Cultural and religious tourists could be tempted by advertising combined "Holy Land" packages to "Israel and Palestine", he argues.

While tourist numbers were up to 2.8 million last year, tourism remained static over the previous decade.

But Israelis and Palestinians could enjoy a rise to five million within five years if they co-operated in the marketing of joint packages, he believes.

Mr Gonen was one of 350 participants at a conference discussing the "role of economics and business in peacemaking" at Oxford University's Said Business School on Sunday.

Speakers included former Israel ambassador to the US, Itamar Rabinovich, and Karim Nashashibi, economic adviser to the Palestinian Prime Minister and local sponsors of peace-building business ventures such as Lord Stone.

The event, co-ordinated by Anna Sher, a postdoctoral researcher at Oxford, attracted sponsors including the Anglo-Israel Association and Cornerstone Global Associates, a London-based consultancy founded by Ghanem Nusseibeh, scion of an eminent Palestinian Jerusalem family.
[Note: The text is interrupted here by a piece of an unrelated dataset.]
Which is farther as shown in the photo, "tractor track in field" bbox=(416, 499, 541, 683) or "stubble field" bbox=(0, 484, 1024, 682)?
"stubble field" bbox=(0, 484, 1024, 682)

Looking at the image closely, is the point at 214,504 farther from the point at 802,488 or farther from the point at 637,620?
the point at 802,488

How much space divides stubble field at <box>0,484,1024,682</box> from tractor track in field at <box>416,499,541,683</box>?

Mr Nusseibeh said that his company did a lot of work "to create opportunities for collaboration between Israel and its neighbours".
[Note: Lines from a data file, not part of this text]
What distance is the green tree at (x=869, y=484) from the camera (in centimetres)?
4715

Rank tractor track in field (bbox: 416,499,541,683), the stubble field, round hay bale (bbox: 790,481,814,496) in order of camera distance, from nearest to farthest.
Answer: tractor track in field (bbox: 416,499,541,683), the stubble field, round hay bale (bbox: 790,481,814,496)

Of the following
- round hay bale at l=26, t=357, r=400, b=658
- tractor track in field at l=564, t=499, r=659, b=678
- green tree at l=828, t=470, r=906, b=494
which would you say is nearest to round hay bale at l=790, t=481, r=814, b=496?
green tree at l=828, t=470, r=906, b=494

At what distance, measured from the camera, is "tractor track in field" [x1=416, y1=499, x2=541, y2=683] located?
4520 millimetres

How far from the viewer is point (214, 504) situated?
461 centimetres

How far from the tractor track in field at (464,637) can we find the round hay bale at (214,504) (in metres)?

He said: "Israeli and Palestinian business people have a more positive story to tell than is portrayed in the press."

But Hasan al Momani, director of the regional centre on conflict prevention at the University of Jordan, argued that economic initiatives could not replace political progress.
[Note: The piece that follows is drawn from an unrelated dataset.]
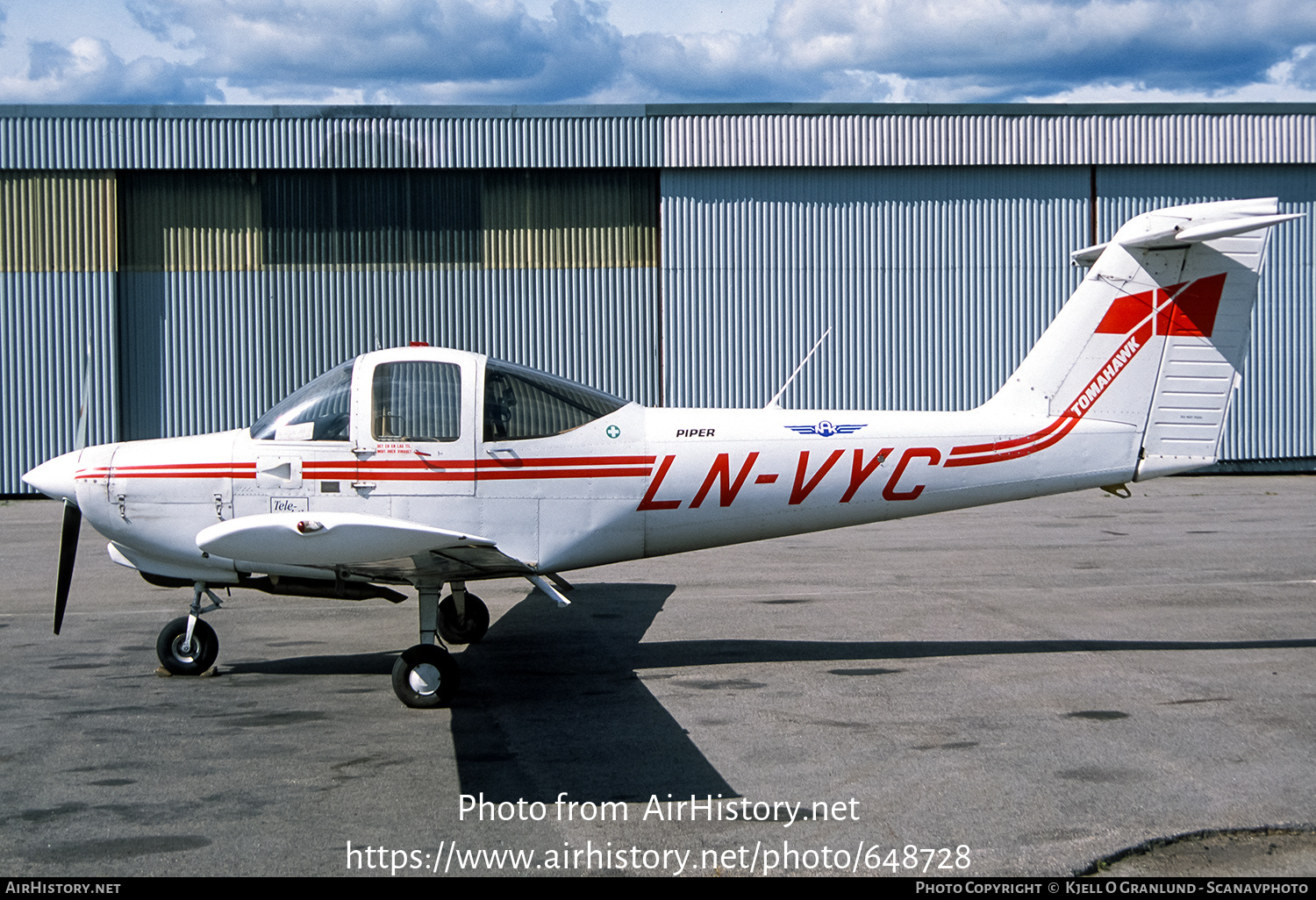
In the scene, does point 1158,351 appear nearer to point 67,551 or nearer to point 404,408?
point 404,408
Former IDF spokesman, Nachman Shai, now a Kadima MK, said pithily; "Economy can't bring peace, but lack of peace harms the economy."

The shoppers at one Jerusalem arcade offered a "clear example of the current state between the Israelis and Palestinians. Upper-class Palestinian schoolgirls in uniform, rub shoulders with off-duty IDF soldiers, united in the common goal of finding the perfect pair of Gap jeans.

"Both economies are growing, but without political steps, we are stuck."